In DDR-Gefängnissen schufteten Häftlinge für westliche Unternehmen – darunter auch österreichische
Von Gerd Millmann
Erschienen in DIE ZEIT, Nr. 45/2014 vom 30. Oktober 2014
Bei Edda Sperling sind die Türen nie verschlossen. „Das halte ich seit meiner Haft nicht mehr aus“, sagt sie. Die 60-Jährige musste als Zwangsarbeiterin für die vor 25 Jahren untergegangene Deutsche Demokratische Republik (DDR) schuften. „Um fünf Uhr wecken, abrücken zur Arbeit – Strumpfhosen für den Westen. Das war Sklaventreiberei, das war menschenverachtend, wie wir gehalten wurden, was wir erfüllen mussten. Wir sind kaputt und keiner kümmert sich darum.“
Sperling kam in den 1970er Jahren ins Frauengefängnis Hoheneck in Sachsen. Ihr Verbrechen: versuchte Republikflucht. Sie hatte durch die geschlossene Grenze der Diktatur in die Bundesrepublik Deutschland flüchten wollen, die als „faschistischer Feindesstaat“ galt. Bis zu fünf Jahre Haft gab es dafür.

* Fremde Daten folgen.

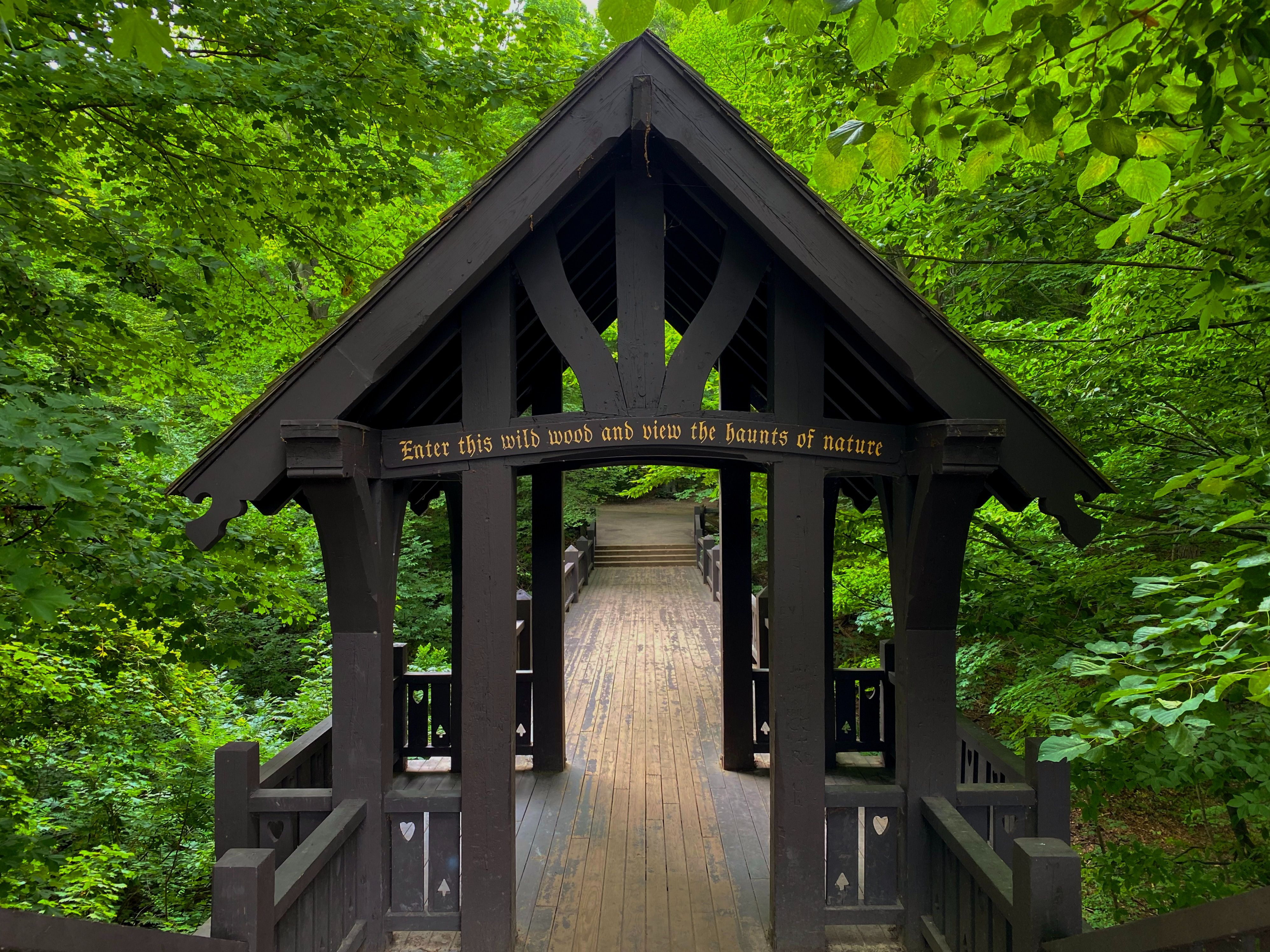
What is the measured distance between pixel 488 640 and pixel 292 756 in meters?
1.31

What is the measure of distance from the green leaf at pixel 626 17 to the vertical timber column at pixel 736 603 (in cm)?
450

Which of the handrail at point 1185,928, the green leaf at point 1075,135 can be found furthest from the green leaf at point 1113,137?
the handrail at point 1185,928

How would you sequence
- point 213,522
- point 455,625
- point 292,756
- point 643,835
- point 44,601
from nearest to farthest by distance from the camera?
point 44,601, point 213,522, point 292,756, point 643,835, point 455,625

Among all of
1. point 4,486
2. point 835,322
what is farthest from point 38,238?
point 835,322

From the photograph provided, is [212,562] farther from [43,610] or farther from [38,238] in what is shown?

Aber auch die „ungesetzliche Sammlung von Nachrichten“, „landesverräterische Nachrichtenübermittlung“, „ungesetzliche Verbindungsaufnahme“ oder „staatsfeindliche Hetze“ wurden von der DDR-Justiz vehement geahndet. Der Spitzelstaat versuchte jede Kritik durch abschreckende Urteile im Keim zu ersticken.

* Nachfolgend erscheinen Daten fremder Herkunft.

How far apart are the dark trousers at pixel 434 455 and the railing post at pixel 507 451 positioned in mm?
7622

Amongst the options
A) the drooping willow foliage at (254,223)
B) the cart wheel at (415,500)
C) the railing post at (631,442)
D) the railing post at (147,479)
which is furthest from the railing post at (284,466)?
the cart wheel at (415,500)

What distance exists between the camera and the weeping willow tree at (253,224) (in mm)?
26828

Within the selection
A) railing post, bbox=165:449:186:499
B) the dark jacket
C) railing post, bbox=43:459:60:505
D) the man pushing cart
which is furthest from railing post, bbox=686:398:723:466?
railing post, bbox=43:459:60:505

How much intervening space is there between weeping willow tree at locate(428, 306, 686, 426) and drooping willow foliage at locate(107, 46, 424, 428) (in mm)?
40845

Die Zahl der politischen Häftlinge in der 41-jährigen Geschichte des Landes wird auf bis zu 250.000 Personen geschätzt – und für sie alle bestand Arbeitspflicht in einem der 600 Staatsbetriebe. Der Großteil musste dort für Westfirmen schuften. Für Ikea, für Aldi, für Quelle, C&A oder Neckermann. Und das ist nur die Spitze des Eisbergs. Mehrere Hundert westliche Unternehmen haben Waren bezogen, die von Häftlingen produziert wurden, zeigen die Recherchen des Historikers Tobias Wunschik, Autor des Buches Knastware für den Klassenfeind . Auch österreichische Firmen waren darunter, die heute von dieser Vergangenheit nichts mehr wissen wollen. Die Zwangsarbeiter der NS-Diktatur sind entschädigt worden, um jene in der DDR missbrauchten Arbeitskräfte kümmert sich niemand.

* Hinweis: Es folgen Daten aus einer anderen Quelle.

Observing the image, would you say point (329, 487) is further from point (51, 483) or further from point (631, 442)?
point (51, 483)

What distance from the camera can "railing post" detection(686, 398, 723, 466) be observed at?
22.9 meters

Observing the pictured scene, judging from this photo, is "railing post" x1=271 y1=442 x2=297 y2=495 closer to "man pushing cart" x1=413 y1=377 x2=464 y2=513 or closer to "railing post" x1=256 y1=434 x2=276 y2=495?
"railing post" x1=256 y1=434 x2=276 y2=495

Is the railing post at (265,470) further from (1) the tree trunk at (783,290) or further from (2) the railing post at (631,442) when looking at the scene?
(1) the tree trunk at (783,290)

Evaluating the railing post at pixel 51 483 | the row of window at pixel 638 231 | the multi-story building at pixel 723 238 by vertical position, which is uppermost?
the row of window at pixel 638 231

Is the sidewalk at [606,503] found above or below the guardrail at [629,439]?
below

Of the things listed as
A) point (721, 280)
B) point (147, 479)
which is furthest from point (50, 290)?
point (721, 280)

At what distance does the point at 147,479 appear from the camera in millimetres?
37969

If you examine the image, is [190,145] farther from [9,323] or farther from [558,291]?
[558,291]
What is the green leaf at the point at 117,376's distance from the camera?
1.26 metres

„Zum Beispiel mussten 300 Häftlingsarbeiter aus dem Jugendgefängnis Ichtershausen in der Maschinenfabrik und Eisengießerei Dessau Antriebsgetriebe für die Vöst-Alpine AG herstellen“, sagt Wunschik. Belegt ist auch, dass in einem anderen volkseigenen Betrieb, dem Edelstahlwerk Freital, Gefangene Stahl für den damaligen Vöst-Betrieb Schoeller-Bleckmann in Ternitz gossen. Die Österreichische Lloyd Wien hat in DDR-Fabriken Schiffe von Zwangsarbeitern bauen lassen.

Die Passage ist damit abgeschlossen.